Prezes Deutsche Bank AG poinformował o redukcji etatów, która do 2018 roku obejmie 26 tysięcy pracowników. To kolejny etap restrukturyzacji niemieckiego kredytodawcy, która ma na celu poprawę zysków. Jednocześnie, DB zapowiada wycofanie się z 10 krajów.

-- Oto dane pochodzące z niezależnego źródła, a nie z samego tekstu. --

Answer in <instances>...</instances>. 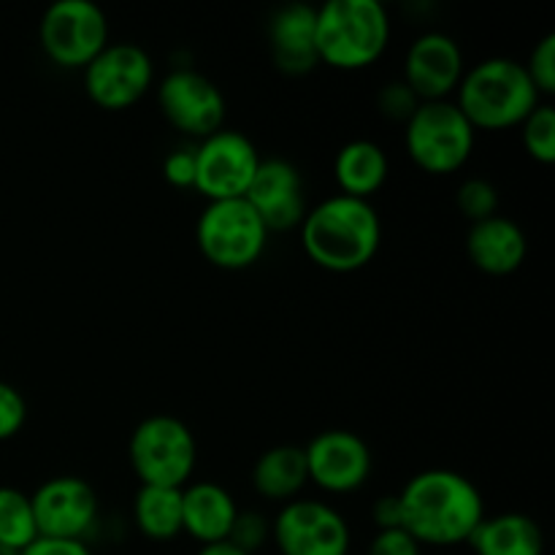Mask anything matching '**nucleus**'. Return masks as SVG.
Instances as JSON below:
<instances>
[{"label":"nucleus","mask_w":555,"mask_h":555,"mask_svg":"<svg viewBox=\"0 0 555 555\" xmlns=\"http://www.w3.org/2000/svg\"><path fill=\"white\" fill-rule=\"evenodd\" d=\"M401 529L421 547H459L472 540L486 518V502L475 482L453 469H426L399 493Z\"/></svg>","instance_id":"obj_1"},{"label":"nucleus","mask_w":555,"mask_h":555,"mask_svg":"<svg viewBox=\"0 0 555 555\" xmlns=\"http://www.w3.org/2000/svg\"><path fill=\"white\" fill-rule=\"evenodd\" d=\"M298 231L307 258L331 274L366 269L383 244V220L372 201L347 198L341 193L307 209Z\"/></svg>","instance_id":"obj_2"},{"label":"nucleus","mask_w":555,"mask_h":555,"mask_svg":"<svg viewBox=\"0 0 555 555\" xmlns=\"http://www.w3.org/2000/svg\"><path fill=\"white\" fill-rule=\"evenodd\" d=\"M453 103L477 133H499L520 128L542 98L531 85L524 63L513 57H488L466 68Z\"/></svg>","instance_id":"obj_3"},{"label":"nucleus","mask_w":555,"mask_h":555,"mask_svg":"<svg viewBox=\"0 0 555 555\" xmlns=\"http://www.w3.org/2000/svg\"><path fill=\"white\" fill-rule=\"evenodd\" d=\"M390 14L379 0H328L314 14L318 63L334 70H363L390 43Z\"/></svg>","instance_id":"obj_4"},{"label":"nucleus","mask_w":555,"mask_h":555,"mask_svg":"<svg viewBox=\"0 0 555 555\" xmlns=\"http://www.w3.org/2000/svg\"><path fill=\"white\" fill-rule=\"evenodd\" d=\"M477 130L453 101H428L417 106L404 125V146L410 160L431 177H448L469 163Z\"/></svg>","instance_id":"obj_5"},{"label":"nucleus","mask_w":555,"mask_h":555,"mask_svg":"<svg viewBox=\"0 0 555 555\" xmlns=\"http://www.w3.org/2000/svg\"><path fill=\"white\" fill-rule=\"evenodd\" d=\"M271 233L247 198L209 201L195 222V244L215 269L244 271L258 263Z\"/></svg>","instance_id":"obj_6"},{"label":"nucleus","mask_w":555,"mask_h":555,"mask_svg":"<svg viewBox=\"0 0 555 555\" xmlns=\"http://www.w3.org/2000/svg\"><path fill=\"white\" fill-rule=\"evenodd\" d=\"M128 459L141 486L184 488L198 464V444L184 421L150 415L130 434Z\"/></svg>","instance_id":"obj_7"},{"label":"nucleus","mask_w":555,"mask_h":555,"mask_svg":"<svg viewBox=\"0 0 555 555\" xmlns=\"http://www.w3.org/2000/svg\"><path fill=\"white\" fill-rule=\"evenodd\" d=\"M38 41L52 65L85 70L108 47V20L92 0H57L43 11Z\"/></svg>","instance_id":"obj_8"},{"label":"nucleus","mask_w":555,"mask_h":555,"mask_svg":"<svg viewBox=\"0 0 555 555\" xmlns=\"http://www.w3.org/2000/svg\"><path fill=\"white\" fill-rule=\"evenodd\" d=\"M85 92L103 112H125L155 87V63L139 43H108L85 70Z\"/></svg>","instance_id":"obj_9"},{"label":"nucleus","mask_w":555,"mask_h":555,"mask_svg":"<svg viewBox=\"0 0 555 555\" xmlns=\"http://www.w3.org/2000/svg\"><path fill=\"white\" fill-rule=\"evenodd\" d=\"M280 555H350L352 534L345 515L320 499H293L271 520Z\"/></svg>","instance_id":"obj_10"},{"label":"nucleus","mask_w":555,"mask_h":555,"mask_svg":"<svg viewBox=\"0 0 555 555\" xmlns=\"http://www.w3.org/2000/svg\"><path fill=\"white\" fill-rule=\"evenodd\" d=\"M263 157L253 139L231 128L211 133L209 139L195 144V184L201 195L209 201L244 198L253 184Z\"/></svg>","instance_id":"obj_11"},{"label":"nucleus","mask_w":555,"mask_h":555,"mask_svg":"<svg viewBox=\"0 0 555 555\" xmlns=\"http://www.w3.org/2000/svg\"><path fill=\"white\" fill-rule=\"evenodd\" d=\"M157 108L173 130L195 141L225 128V95L193 68H173L157 81Z\"/></svg>","instance_id":"obj_12"},{"label":"nucleus","mask_w":555,"mask_h":555,"mask_svg":"<svg viewBox=\"0 0 555 555\" xmlns=\"http://www.w3.org/2000/svg\"><path fill=\"white\" fill-rule=\"evenodd\" d=\"M38 537L47 540L85 542L101 518L95 488L74 475L52 477L41 482L30 496Z\"/></svg>","instance_id":"obj_13"},{"label":"nucleus","mask_w":555,"mask_h":555,"mask_svg":"<svg viewBox=\"0 0 555 555\" xmlns=\"http://www.w3.org/2000/svg\"><path fill=\"white\" fill-rule=\"evenodd\" d=\"M304 459H307L309 482L331 496L361 491L372 477L374 466L369 444L345 428L318 434L304 448Z\"/></svg>","instance_id":"obj_14"},{"label":"nucleus","mask_w":555,"mask_h":555,"mask_svg":"<svg viewBox=\"0 0 555 555\" xmlns=\"http://www.w3.org/2000/svg\"><path fill=\"white\" fill-rule=\"evenodd\" d=\"M466 74L464 52L448 33L428 30L410 43L404 54V81L417 101H450Z\"/></svg>","instance_id":"obj_15"},{"label":"nucleus","mask_w":555,"mask_h":555,"mask_svg":"<svg viewBox=\"0 0 555 555\" xmlns=\"http://www.w3.org/2000/svg\"><path fill=\"white\" fill-rule=\"evenodd\" d=\"M244 198L258 211L269 233L293 231L301 225L304 215H307L301 171L285 157L260 160L258 173Z\"/></svg>","instance_id":"obj_16"},{"label":"nucleus","mask_w":555,"mask_h":555,"mask_svg":"<svg viewBox=\"0 0 555 555\" xmlns=\"http://www.w3.org/2000/svg\"><path fill=\"white\" fill-rule=\"evenodd\" d=\"M314 14L309 3H291L269 20V47L274 68L285 76H307L318 68L314 52Z\"/></svg>","instance_id":"obj_17"},{"label":"nucleus","mask_w":555,"mask_h":555,"mask_svg":"<svg viewBox=\"0 0 555 555\" xmlns=\"http://www.w3.org/2000/svg\"><path fill=\"white\" fill-rule=\"evenodd\" d=\"M466 255L482 274L509 276L524 266L526 255H529V242L518 222L504 215H493L469 225Z\"/></svg>","instance_id":"obj_18"},{"label":"nucleus","mask_w":555,"mask_h":555,"mask_svg":"<svg viewBox=\"0 0 555 555\" xmlns=\"http://www.w3.org/2000/svg\"><path fill=\"white\" fill-rule=\"evenodd\" d=\"M236 515V499L217 482H188L182 488V534L198 545L228 542Z\"/></svg>","instance_id":"obj_19"},{"label":"nucleus","mask_w":555,"mask_h":555,"mask_svg":"<svg viewBox=\"0 0 555 555\" xmlns=\"http://www.w3.org/2000/svg\"><path fill=\"white\" fill-rule=\"evenodd\" d=\"M390 173L388 152L369 139L347 141L334 160V179L347 198L369 201L385 188Z\"/></svg>","instance_id":"obj_20"},{"label":"nucleus","mask_w":555,"mask_h":555,"mask_svg":"<svg viewBox=\"0 0 555 555\" xmlns=\"http://www.w3.org/2000/svg\"><path fill=\"white\" fill-rule=\"evenodd\" d=\"M475 555H545V534L526 513H499L482 518L472 540Z\"/></svg>","instance_id":"obj_21"},{"label":"nucleus","mask_w":555,"mask_h":555,"mask_svg":"<svg viewBox=\"0 0 555 555\" xmlns=\"http://www.w3.org/2000/svg\"><path fill=\"white\" fill-rule=\"evenodd\" d=\"M309 486L304 448L276 444L258 455L253 466V488L260 499L274 504H287L301 496Z\"/></svg>","instance_id":"obj_22"},{"label":"nucleus","mask_w":555,"mask_h":555,"mask_svg":"<svg viewBox=\"0 0 555 555\" xmlns=\"http://www.w3.org/2000/svg\"><path fill=\"white\" fill-rule=\"evenodd\" d=\"M133 524L152 542L182 534V488L141 486L133 499Z\"/></svg>","instance_id":"obj_23"},{"label":"nucleus","mask_w":555,"mask_h":555,"mask_svg":"<svg viewBox=\"0 0 555 555\" xmlns=\"http://www.w3.org/2000/svg\"><path fill=\"white\" fill-rule=\"evenodd\" d=\"M38 540L36 518H33L30 496L16 488L0 486V545L25 551Z\"/></svg>","instance_id":"obj_24"},{"label":"nucleus","mask_w":555,"mask_h":555,"mask_svg":"<svg viewBox=\"0 0 555 555\" xmlns=\"http://www.w3.org/2000/svg\"><path fill=\"white\" fill-rule=\"evenodd\" d=\"M520 141L531 160L551 166L555 160V108L542 101L529 117L520 122Z\"/></svg>","instance_id":"obj_25"},{"label":"nucleus","mask_w":555,"mask_h":555,"mask_svg":"<svg viewBox=\"0 0 555 555\" xmlns=\"http://www.w3.org/2000/svg\"><path fill=\"white\" fill-rule=\"evenodd\" d=\"M455 206H459L461 217H464L469 225L475 222L488 220V217L499 215V190L496 184L488 182L482 177L464 179L455 193Z\"/></svg>","instance_id":"obj_26"},{"label":"nucleus","mask_w":555,"mask_h":555,"mask_svg":"<svg viewBox=\"0 0 555 555\" xmlns=\"http://www.w3.org/2000/svg\"><path fill=\"white\" fill-rule=\"evenodd\" d=\"M269 540H271V520L266 518L263 513H258V509H238L236 524H233L228 542L236 545L238 551L255 555Z\"/></svg>","instance_id":"obj_27"},{"label":"nucleus","mask_w":555,"mask_h":555,"mask_svg":"<svg viewBox=\"0 0 555 555\" xmlns=\"http://www.w3.org/2000/svg\"><path fill=\"white\" fill-rule=\"evenodd\" d=\"M524 68L526 74H529L531 85H534L537 92H540V98H551L555 92V36L553 33H547V36L531 49Z\"/></svg>","instance_id":"obj_28"},{"label":"nucleus","mask_w":555,"mask_h":555,"mask_svg":"<svg viewBox=\"0 0 555 555\" xmlns=\"http://www.w3.org/2000/svg\"><path fill=\"white\" fill-rule=\"evenodd\" d=\"M417 106H421V101H417L415 92H412L401 79L388 81V85L377 92L379 114H383L385 119H390V122L406 125L412 114L417 112Z\"/></svg>","instance_id":"obj_29"},{"label":"nucleus","mask_w":555,"mask_h":555,"mask_svg":"<svg viewBox=\"0 0 555 555\" xmlns=\"http://www.w3.org/2000/svg\"><path fill=\"white\" fill-rule=\"evenodd\" d=\"M27 401L14 385L0 379V442H9L25 428Z\"/></svg>","instance_id":"obj_30"},{"label":"nucleus","mask_w":555,"mask_h":555,"mask_svg":"<svg viewBox=\"0 0 555 555\" xmlns=\"http://www.w3.org/2000/svg\"><path fill=\"white\" fill-rule=\"evenodd\" d=\"M163 177L171 188L188 190L195 184V146H177L163 160Z\"/></svg>","instance_id":"obj_31"},{"label":"nucleus","mask_w":555,"mask_h":555,"mask_svg":"<svg viewBox=\"0 0 555 555\" xmlns=\"http://www.w3.org/2000/svg\"><path fill=\"white\" fill-rule=\"evenodd\" d=\"M366 555H421V545L404 529L377 531Z\"/></svg>","instance_id":"obj_32"},{"label":"nucleus","mask_w":555,"mask_h":555,"mask_svg":"<svg viewBox=\"0 0 555 555\" xmlns=\"http://www.w3.org/2000/svg\"><path fill=\"white\" fill-rule=\"evenodd\" d=\"M22 555H92L87 542H74V540H47V537H38L33 545H27Z\"/></svg>","instance_id":"obj_33"},{"label":"nucleus","mask_w":555,"mask_h":555,"mask_svg":"<svg viewBox=\"0 0 555 555\" xmlns=\"http://www.w3.org/2000/svg\"><path fill=\"white\" fill-rule=\"evenodd\" d=\"M372 520L377 526V531H390L401 529V504L396 493H388V496L377 499L372 507Z\"/></svg>","instance_id":"obj_34"},{"label":"nucleus","mask_w":555,"mask_h":555,"mask_svg":"<svg viewBox=\"0 0 555 555\" xmlns=\"http://www.w3.org/2000/svg\"><path fill=\"white\" fill-rule=\"evenodd\" d=\"M195 555H249V553L238 551V547L231 545V542H215V545H201V551Z\"/></svg>","instance_id":"obj_35"},{"label":"nucleus","mask_w":555,"mask_h":555,"mask_svg":"<svg viewBox=\"0 0 555 555\" xmlns=\"http://www.w3.org/2000/svg\"><path fill=\"white\" fill-rule=\"evenodd\" d=\"M0 555H22L20 551H14V547H5V545H0Z\"/></svg>","instance_id":"obj_36"}]
</instances>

Jeszcze przed końcem tego roku Deutsche Bank planuje zwolnić 9 tys. osób, czyli ok. 10 proc. wszystkich pracowników zatrudnionych w niemieckim banku. Pozostałe cięcia etatów obejmą pracowników zagranicznych placówek DB, które mają zostać wkrótce sprzedane – poinformował DB w dzisiejszym komunikacie. Niemiecki kredytodawca zamierza wycofać się z działalności w dziesięciu krajach m.in. Meksyku, Norwegii i Nowej Zelandii.

„To nie jest łatwe zadanie i wcale nas nie cieszy” – oświadczył prezes DB John Cryan. „Obiecuję, że podejdziemy do niego z najwyższą starannością”.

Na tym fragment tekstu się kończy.